From Awareness to Identification

According to the National Center for Learning Disabilities, 1 in 5 children have brain-related learning or attention challenges. Yet, in the 2020 study "Forward Together: Helping Educators Unlock the Power of Students Who Learn Differently" by the center and the organization Understood, fewer than 1 in 5 general educators said they're "very well prepared" to teach them. This stems in part from a lack of focus in teacher-prep programs. Ball, who was a finalist for the 2018 National Teacher of the Year and is dual-certified in elementary and special education, has partnered with these and other groups to lead dyscalculia awareness sessions around the nation. Many audiences she speaks with haven't heard of dyscalculia or assume it's related to dyslexia.
So, Ball tells them about coping strategies she still uses as an adult. She always carries scrap paper to write down numbers. She takes pictures of hotel rooms and needs a calculator to make change. In the girls' running club at her school, she uses a small string of beads to record laps and track mileage.

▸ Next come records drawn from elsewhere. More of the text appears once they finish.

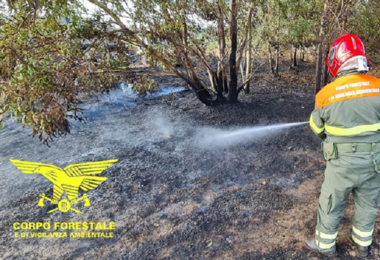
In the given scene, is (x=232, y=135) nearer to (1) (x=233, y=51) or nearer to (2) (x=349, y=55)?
(1) (x=233, y=51)

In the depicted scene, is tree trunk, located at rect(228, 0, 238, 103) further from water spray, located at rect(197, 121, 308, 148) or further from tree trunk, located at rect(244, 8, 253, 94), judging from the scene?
water spray, located at rect(197, 121, 308, 148)

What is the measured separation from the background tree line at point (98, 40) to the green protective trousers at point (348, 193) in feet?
10.1

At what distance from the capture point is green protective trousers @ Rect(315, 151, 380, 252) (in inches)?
86.1

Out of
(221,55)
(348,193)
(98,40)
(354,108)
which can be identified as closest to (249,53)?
(221,55)

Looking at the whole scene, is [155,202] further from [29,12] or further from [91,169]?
[29,12]

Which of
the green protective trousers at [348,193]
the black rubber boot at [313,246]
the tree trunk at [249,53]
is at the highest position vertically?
the tree trunk at [249,53]

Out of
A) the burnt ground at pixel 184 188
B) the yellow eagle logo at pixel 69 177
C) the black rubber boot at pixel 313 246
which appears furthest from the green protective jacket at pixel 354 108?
the yellow eagle logo at pixel 69 177

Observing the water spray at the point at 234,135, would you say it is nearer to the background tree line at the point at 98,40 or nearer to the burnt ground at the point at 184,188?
the burnt ground at the point at 184,188

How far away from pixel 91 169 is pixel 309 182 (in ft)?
10.6

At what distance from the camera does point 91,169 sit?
4223 mm

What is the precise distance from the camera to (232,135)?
529 centimetres

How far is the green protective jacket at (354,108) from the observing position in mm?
2123

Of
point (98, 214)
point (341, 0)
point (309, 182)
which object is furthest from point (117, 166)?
point (341, 0)

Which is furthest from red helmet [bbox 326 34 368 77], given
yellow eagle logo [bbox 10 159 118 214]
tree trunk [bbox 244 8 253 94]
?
tree trunk [bbox 244 8 253 94]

Ansari hopes research will allow dyscalculia experts to design better identification screening for early detection. In the meantime, tools such as his laboratory's two-minute activity or Nancy C. Jordan's "Number Sense Screener" can help with diagnosis. Students with dyscalculia need explicit, repetitive instruction, more time to understand how symbols represent quantity, playful activities to avoid math anxiety, and suggestions for finger counting in more sophisticated ways. Teachers might model math concepts with concrete supports (cubes or fraction bars) or representational ones (doodles, dots, tallies). The sooner students have these accommodations, the easier it will be for them to work with dyscalculia.

Build Math Stamina

Ball might have up to three students with potential learning differences each year. To begin early identification, she uses whole-class formative assessments and exit checks to see which students make gains with traditional instruction. She also watches for familiar signs like persistent difficulties doing simple math, struggles with counting and memory long after peers can retrieve answers, or challenges matching numbers to amounts.

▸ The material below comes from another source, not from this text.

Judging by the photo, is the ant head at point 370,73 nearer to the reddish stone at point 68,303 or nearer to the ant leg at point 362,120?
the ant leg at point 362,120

She loops in parents and a math coach and normalizes modifications and tailored group work. At the elementary level, she gives students the choice to solve math problems using the book, a multiplication table, or a rounding table, and any other tools they choose to find the answers.
Her students with learning challenges are especially excited for STEM activities because the work often pushes students to fail and try again. One of Ball's favorite lessons asks students to build a working arcade game. Many who are used to succeeding on the first try get frustrated. But her students with learning differences thrive on the fact that there's no one solution or right answer, similar to the kind of persistence dyscalculia demands of students daily.
"My students with disabilities don't fear failure because they're used to failing all day long," Ball said. "They tend to have more out-of-the-box ideas and solutions and are willing to try things out. We realize we just have to persist and keep going until it's successful."